* [TEXTE DE L'EXERCICE]

● ● ● ● ● ● ●

Appréhender Paranoïd Park, c’est d’abord replacer le film dans l’histoire d’un genre, assez américain en somme, celui du film d’ado (et non pas du film pour ado, ce qui est différent) aussi bien à Hollywood que dans les productions indépendantes. La démarche de Gus Van Sant est à la croisée de ces deux mondes comme l’avait montré en son temps My Own Private Idaho. On est donc en terrain connu, balisé par de nombreuses productions, celles de Gus Van Sant d’abord mais aussi de ses prédécesseurs ou contemporains, de Nicholas Ray à Sofia Coppola ou Larry Clark. Dans Paranoïd Park, on retrouve pas mal d’éléments propres au teen-movie : les lieux que fréquentent le héros, des personnages stéréotypés (la cheerleader, jolie mais gentillette comme Jennifer, la pote au physique disgracieux comme Macy, les virées entre copains…).

● ● ● ● ● ● ●

* [SÉRIE DE CONSIGNES]
1. Résumez en deux phrases le texte sur Paranoïd Park.
2. Reproduisez le passage du texte sur Paranoïd Park qui va de « Appréhender Paranoïd Park, c’est » jusqu'à « virées entre copains…). ».
3. Poursuivez le texte sur Paranoïd Park à partir de l'endroit où il s'arrête.

* [ENTRÉES AFFICHÉES]
● ● ● ● ● ● ●

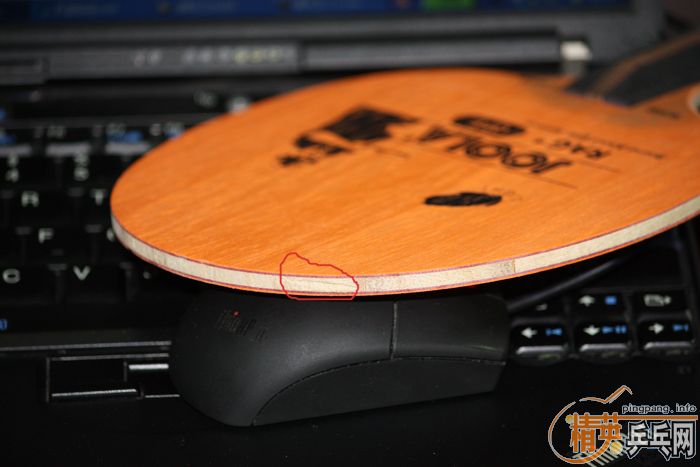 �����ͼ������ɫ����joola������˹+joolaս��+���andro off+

● ● ● ● ● ● ●

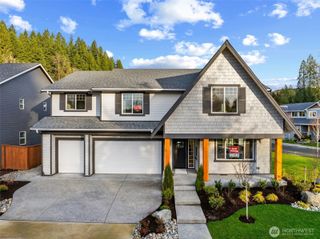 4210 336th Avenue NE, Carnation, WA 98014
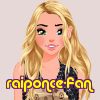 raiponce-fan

● ● ● ● ● ● ●

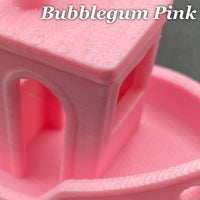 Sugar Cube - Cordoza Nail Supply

● ● ● ● ● ● ●

* [RÉPONSES AUX CONSIGNES]
1. Pour appréhender Paranoïd Park, il faut d'abord replacer le film dans l'histoire du film d'ado, un genre assez américain présent à Hollywood comme dans les productions indépendantes, et la démarche de Gus Van Sant se situe à la croisée de ces deux mondes. On y retrouve de nombreux éléments propres au teen-movie, comme les lieux fréquentés par le héros, des personnages stéréotypés et les virées entre copains.

2.
Appréhender Paranoïd Park, c’est d’abord replacer le film dans l’histoire d’un genre, assez américain en somme, celui du film d’ado (et non pas du film pour ado, ce qui est différent) aussi bien à Hollywood que dans les productions indépendantes. La démarche de Gus Van Sant est à la croisée de ces deux mondes comme l’avait montré en son temps My Own Private Idaho. On est donc en terrain connu, balisé par de nombreuses productions, celles de Gus Van Sant d’abord mais aussi de ses prédécesseurs ou contemporains, de Nicholas Ray à Sofia Coppola ou Larry Clark. Dans Paranoïd Park, on retrouve pas mal d’éléments propres au teen-movie : les lieux que fréquentent le héros, des personnages stéréotypés (la cheerleader, jolie mais gentillette comme Jennifer, la pote au physique disgracieux comme Macy, les virées entre copains…).

3.
Mais la peinture de l’adolescence nord-américaine que propose Gus Van Sant est un peu différente de la description des ados réalisée par Nicholas Ray ou Elia Kazan. A l’ado rebelle, en rupture avec le monde adulte pour mieux se construire (type James Dean) se substitue un individu caractérisé par «une absence de réaction, un détachement inquiétant, une indifférence glaçante dont le cinéma de Gus Van Sant incarne le dernier état». Et de fait, les filles Lisbon de Virgin Suicides, les héros de Larry Clark ou de Gregg Araki, Alex dans Paranoïd Park sont à la fois les parangons d’une adolescence qui ne communique rien ou peu, aucun contenu, aucun sentiment, aucun affect, et les symptômes d’un monde en déréliction. Dans le film de GVS, le choix des focales contribue à créer cette impression de déconnexion du réel, de mise à distance de la réalité par le personnage principal. En effet, les focales longues plongent les arrière-plans dans le flou et révèle un rapport au monde un peu atrophié, si l’on peut dire.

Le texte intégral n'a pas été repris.